Face à ces critiques, la Directrice n’a pas éludé la question, mais a souhaité apporter des nuances : « Il ne s’agit pas forcément d’anomalies. Dans certains cas, il y a effectivement des erreurs de saisie, mais la plupart proviennent d’un manque de vérification au moment de l’inscription. »
Selon elle, ces situations ne remettent pas en cause la fiabilité globale du fichier électoral.
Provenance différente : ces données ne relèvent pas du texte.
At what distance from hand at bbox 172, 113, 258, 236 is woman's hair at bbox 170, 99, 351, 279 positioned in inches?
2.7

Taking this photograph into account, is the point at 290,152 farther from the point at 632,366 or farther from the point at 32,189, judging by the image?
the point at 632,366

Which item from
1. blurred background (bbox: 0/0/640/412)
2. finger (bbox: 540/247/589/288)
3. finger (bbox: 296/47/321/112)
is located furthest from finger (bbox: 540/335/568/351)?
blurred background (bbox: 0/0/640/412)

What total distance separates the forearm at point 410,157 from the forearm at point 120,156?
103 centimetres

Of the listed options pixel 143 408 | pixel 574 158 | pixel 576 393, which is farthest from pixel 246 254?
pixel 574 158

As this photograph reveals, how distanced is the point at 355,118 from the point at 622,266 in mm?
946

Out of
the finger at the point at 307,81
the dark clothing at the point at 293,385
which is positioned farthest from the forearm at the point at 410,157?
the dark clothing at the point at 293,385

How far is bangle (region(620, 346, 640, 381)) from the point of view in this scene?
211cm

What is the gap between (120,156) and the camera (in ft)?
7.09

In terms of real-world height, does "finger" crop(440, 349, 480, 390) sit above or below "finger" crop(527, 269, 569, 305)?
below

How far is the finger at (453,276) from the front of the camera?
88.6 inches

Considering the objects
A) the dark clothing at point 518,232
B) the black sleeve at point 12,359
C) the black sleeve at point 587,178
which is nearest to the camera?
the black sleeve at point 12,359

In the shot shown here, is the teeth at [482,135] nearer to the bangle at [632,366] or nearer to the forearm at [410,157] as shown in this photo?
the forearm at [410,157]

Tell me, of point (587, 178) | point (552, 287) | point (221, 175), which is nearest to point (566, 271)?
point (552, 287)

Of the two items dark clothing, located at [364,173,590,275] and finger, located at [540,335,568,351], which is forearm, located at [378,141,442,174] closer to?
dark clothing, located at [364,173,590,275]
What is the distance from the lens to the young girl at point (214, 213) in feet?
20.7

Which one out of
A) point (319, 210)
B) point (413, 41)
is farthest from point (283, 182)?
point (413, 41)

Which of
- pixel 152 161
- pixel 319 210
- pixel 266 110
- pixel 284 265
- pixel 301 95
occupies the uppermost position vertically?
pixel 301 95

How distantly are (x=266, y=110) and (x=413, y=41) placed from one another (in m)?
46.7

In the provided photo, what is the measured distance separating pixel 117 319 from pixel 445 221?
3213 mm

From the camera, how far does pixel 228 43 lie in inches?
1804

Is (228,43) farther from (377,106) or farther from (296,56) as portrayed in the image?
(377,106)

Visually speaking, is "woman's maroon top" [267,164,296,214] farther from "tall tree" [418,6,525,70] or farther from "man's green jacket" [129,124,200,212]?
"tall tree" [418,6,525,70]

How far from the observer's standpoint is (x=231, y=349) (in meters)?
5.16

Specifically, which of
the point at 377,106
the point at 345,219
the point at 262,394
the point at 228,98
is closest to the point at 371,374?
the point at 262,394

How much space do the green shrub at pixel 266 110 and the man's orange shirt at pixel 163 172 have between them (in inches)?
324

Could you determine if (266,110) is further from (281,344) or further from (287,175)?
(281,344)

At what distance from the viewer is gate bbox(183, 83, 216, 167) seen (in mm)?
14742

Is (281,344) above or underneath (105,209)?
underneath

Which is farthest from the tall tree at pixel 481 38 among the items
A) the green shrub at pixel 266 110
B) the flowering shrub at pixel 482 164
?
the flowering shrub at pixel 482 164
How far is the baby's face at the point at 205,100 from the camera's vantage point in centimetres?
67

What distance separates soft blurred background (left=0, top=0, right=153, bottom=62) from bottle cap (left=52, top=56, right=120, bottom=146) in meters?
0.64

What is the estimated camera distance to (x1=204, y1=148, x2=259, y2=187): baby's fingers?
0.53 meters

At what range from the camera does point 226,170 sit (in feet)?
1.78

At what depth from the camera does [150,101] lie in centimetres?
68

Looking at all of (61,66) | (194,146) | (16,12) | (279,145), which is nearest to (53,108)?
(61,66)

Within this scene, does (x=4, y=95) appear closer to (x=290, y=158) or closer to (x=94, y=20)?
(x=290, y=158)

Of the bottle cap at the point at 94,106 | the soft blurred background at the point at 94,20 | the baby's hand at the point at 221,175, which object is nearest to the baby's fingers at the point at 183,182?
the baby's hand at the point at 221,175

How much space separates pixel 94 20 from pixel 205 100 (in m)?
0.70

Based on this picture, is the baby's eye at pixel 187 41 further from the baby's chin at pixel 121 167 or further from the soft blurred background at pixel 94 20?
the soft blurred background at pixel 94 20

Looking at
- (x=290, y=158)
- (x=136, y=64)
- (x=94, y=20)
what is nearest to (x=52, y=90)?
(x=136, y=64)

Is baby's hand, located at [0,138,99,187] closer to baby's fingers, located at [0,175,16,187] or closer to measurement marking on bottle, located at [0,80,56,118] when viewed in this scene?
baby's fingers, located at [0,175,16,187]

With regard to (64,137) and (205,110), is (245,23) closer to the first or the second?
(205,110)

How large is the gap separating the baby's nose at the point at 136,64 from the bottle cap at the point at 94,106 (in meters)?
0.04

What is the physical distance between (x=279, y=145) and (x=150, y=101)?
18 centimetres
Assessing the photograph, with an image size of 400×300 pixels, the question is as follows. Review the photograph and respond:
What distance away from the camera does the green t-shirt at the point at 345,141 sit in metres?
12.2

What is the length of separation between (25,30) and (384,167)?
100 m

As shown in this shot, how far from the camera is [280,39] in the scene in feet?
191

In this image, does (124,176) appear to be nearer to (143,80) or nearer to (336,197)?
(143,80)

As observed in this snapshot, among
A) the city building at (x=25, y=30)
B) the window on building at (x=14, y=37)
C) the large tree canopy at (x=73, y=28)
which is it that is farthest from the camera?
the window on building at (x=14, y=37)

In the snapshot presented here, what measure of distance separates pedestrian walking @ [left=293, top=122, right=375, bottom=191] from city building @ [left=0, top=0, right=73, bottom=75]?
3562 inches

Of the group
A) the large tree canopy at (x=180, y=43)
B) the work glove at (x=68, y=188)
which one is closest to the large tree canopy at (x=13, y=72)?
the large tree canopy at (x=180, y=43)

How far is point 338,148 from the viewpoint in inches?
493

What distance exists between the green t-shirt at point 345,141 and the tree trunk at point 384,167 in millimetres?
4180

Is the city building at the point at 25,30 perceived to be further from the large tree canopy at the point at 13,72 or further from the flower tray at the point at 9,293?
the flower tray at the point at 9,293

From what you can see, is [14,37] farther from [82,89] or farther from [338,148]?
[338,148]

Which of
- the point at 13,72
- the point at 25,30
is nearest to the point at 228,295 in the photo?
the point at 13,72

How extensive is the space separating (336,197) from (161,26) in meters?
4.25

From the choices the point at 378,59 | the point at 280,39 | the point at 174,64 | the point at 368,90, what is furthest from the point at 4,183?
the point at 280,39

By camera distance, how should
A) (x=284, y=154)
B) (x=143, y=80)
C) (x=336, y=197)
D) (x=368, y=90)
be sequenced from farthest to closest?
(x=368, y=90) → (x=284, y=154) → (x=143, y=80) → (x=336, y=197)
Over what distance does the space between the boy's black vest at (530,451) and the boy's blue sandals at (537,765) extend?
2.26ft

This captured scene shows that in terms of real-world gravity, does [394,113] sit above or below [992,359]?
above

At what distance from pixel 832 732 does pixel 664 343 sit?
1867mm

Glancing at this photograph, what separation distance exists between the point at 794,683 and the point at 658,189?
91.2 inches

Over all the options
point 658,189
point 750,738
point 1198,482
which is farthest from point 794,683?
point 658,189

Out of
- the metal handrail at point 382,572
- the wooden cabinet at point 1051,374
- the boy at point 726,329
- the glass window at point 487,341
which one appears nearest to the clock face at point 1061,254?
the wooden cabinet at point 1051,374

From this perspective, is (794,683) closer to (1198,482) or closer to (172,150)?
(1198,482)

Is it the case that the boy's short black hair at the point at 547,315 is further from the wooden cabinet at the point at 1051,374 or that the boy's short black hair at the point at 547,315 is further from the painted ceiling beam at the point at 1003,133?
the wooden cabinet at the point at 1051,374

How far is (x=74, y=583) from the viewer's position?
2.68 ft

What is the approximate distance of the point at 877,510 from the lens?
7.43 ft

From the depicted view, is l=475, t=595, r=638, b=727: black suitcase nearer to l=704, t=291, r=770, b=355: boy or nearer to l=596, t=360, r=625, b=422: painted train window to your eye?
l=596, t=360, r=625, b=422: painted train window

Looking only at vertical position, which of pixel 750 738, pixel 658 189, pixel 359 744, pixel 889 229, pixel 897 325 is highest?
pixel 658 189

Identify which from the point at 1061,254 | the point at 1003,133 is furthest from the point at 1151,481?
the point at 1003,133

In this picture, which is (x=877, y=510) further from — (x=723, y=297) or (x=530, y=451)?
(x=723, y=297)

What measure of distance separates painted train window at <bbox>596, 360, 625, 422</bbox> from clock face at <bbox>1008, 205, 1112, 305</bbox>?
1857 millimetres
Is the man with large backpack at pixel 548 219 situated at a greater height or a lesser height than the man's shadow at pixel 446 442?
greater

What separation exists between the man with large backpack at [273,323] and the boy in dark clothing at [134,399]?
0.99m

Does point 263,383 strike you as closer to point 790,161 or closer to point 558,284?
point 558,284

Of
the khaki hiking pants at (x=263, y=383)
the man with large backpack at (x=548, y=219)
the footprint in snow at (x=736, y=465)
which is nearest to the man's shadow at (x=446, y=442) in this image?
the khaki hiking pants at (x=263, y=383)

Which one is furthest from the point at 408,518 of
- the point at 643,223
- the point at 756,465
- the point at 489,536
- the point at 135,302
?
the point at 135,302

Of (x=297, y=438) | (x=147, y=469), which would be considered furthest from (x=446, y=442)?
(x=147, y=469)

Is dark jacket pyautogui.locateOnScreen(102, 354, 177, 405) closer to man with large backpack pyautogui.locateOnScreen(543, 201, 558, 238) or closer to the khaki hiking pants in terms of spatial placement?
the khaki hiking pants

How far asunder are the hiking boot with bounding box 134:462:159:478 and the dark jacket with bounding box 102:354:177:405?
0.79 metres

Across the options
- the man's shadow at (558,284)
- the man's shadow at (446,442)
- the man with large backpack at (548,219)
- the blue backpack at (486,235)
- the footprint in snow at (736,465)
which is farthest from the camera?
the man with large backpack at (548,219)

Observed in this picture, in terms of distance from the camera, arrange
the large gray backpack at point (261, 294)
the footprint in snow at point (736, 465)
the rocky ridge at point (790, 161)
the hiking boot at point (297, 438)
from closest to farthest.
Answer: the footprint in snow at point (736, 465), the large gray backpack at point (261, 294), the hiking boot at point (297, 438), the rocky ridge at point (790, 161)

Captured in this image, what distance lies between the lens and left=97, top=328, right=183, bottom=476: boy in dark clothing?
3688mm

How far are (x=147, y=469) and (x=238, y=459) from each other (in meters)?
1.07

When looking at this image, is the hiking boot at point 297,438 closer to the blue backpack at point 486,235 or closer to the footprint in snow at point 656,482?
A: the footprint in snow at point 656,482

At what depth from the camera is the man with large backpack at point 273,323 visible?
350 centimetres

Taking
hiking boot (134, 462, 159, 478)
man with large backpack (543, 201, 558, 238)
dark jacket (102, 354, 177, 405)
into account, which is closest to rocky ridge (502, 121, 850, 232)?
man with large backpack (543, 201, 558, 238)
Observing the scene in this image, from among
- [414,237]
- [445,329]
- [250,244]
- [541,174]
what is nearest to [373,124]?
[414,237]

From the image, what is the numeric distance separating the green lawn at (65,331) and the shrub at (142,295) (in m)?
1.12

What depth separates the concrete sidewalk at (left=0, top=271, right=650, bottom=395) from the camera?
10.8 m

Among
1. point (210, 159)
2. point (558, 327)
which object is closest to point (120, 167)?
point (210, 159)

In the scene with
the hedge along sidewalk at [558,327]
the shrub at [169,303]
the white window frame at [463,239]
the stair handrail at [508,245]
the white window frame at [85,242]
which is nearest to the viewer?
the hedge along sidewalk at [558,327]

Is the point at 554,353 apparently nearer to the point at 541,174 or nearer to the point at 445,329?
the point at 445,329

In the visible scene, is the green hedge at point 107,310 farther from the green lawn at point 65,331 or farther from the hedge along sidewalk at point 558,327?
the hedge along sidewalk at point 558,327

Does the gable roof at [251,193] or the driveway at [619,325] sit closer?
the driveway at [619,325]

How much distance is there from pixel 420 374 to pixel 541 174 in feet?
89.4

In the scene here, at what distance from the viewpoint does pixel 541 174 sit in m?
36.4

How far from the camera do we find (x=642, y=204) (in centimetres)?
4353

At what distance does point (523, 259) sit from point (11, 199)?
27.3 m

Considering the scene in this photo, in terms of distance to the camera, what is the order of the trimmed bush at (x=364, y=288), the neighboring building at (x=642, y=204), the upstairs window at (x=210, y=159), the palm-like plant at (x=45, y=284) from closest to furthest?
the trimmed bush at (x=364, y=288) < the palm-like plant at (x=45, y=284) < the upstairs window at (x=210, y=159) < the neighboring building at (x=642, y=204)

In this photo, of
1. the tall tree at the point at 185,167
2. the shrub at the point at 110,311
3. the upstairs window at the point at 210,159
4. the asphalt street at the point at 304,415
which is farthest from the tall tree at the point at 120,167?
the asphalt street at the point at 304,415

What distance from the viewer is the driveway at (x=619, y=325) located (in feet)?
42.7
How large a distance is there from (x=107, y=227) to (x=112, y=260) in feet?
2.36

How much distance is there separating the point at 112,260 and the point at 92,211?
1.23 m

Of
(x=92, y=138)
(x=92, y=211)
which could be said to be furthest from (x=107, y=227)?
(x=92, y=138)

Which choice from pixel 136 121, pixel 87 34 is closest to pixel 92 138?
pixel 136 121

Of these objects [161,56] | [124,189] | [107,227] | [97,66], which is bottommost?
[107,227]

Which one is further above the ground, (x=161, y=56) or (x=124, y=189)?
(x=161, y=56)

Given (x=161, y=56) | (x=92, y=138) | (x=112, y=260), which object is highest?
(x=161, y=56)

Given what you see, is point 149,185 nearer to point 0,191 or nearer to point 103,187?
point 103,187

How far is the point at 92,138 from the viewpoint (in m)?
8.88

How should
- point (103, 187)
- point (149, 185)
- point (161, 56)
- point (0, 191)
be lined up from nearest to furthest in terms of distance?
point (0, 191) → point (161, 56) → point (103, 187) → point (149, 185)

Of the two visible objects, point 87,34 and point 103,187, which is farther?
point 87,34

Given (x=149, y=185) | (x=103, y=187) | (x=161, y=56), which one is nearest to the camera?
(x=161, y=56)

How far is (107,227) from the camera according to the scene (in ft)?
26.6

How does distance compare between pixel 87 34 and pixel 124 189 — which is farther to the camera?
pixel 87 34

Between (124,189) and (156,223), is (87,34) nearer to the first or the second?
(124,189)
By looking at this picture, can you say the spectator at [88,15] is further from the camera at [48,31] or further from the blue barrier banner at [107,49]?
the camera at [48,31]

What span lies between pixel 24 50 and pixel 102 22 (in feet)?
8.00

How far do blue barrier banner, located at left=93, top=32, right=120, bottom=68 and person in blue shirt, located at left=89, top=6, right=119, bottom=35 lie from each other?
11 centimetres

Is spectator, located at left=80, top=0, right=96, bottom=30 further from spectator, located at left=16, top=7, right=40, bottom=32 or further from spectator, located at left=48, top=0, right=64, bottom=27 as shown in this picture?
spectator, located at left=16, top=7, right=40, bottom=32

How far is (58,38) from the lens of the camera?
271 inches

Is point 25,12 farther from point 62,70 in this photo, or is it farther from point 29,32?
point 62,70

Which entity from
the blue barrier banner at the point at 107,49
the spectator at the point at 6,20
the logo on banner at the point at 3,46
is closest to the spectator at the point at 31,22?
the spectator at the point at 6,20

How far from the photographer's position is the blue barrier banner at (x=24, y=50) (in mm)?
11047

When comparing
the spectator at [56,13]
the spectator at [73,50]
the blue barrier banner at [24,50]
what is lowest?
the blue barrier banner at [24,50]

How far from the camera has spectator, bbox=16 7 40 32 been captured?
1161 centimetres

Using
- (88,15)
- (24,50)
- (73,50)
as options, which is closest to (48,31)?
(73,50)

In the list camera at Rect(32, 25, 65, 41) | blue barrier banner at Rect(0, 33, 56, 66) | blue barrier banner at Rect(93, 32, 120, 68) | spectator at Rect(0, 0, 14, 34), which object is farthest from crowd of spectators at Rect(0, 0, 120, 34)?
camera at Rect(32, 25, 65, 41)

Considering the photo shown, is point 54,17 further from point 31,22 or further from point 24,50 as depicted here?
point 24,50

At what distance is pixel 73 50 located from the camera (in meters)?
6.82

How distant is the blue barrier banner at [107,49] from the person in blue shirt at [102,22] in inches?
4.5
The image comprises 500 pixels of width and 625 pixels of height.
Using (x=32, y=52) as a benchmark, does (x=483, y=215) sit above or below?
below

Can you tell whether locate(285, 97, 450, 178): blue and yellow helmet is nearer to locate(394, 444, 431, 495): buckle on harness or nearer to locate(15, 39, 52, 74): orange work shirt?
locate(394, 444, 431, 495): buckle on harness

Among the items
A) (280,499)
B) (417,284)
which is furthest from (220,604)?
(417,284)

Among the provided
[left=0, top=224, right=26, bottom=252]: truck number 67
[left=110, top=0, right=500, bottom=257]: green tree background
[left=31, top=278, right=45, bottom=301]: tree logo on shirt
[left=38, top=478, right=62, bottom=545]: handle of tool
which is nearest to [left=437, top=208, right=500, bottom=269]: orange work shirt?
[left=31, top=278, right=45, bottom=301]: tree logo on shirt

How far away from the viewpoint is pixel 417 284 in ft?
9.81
Djénabou Touré a rappelé que les citoyens avaient été invités à vérifier leurs données avant la distribution des cartes, une étape essentielle dans le processus d’enrôlement mené à travers le Programme national de recensement administratif à vocation d’état civil (PN-RAVEC) : « Chaque citoyen devait valider ses données, directement ou par l’intermédiaire de l’agent de saisie pour les personnes analphabètes », a-t-elle précisé.
Par ailleurs, elle a tenu à clarifier l’évolution de certains champs d’information, notamment celui relatif au lieu de naissance : « Désormais, cette donnée est enregistrée de façon détaillée (centre de santé, hôpital, domicile) et reliée au Registre national des personnes physiques », a-t-elle expliqué, en soulignant que ce registre servira de base permanente pour la délivrance des documents officiels.
En ce qui concerne les publications circulant en ligne, Djénabou Touré a été ferme. Plusieurs images montrant des cartes comportant des incohérences seraient soit falsifiées, soit générées artificiellement: « Ces anomalies restent marginales. Avec 6,7 millions d’électeurs enrôlés, nous pouvons dire que le travail est une réussite », a-t-elle affirmé.
Elle a conclu en rassurant les citoyens. Ils pourront voter avec leurs cartes actuelles, tout en ayant la possibilité de corriger leurs données par le biais de l’état civil.
Selon ses propos, aucune inquiétude majeure n’est à avoir quant à la solidité du fichier électoral biométrique permanent.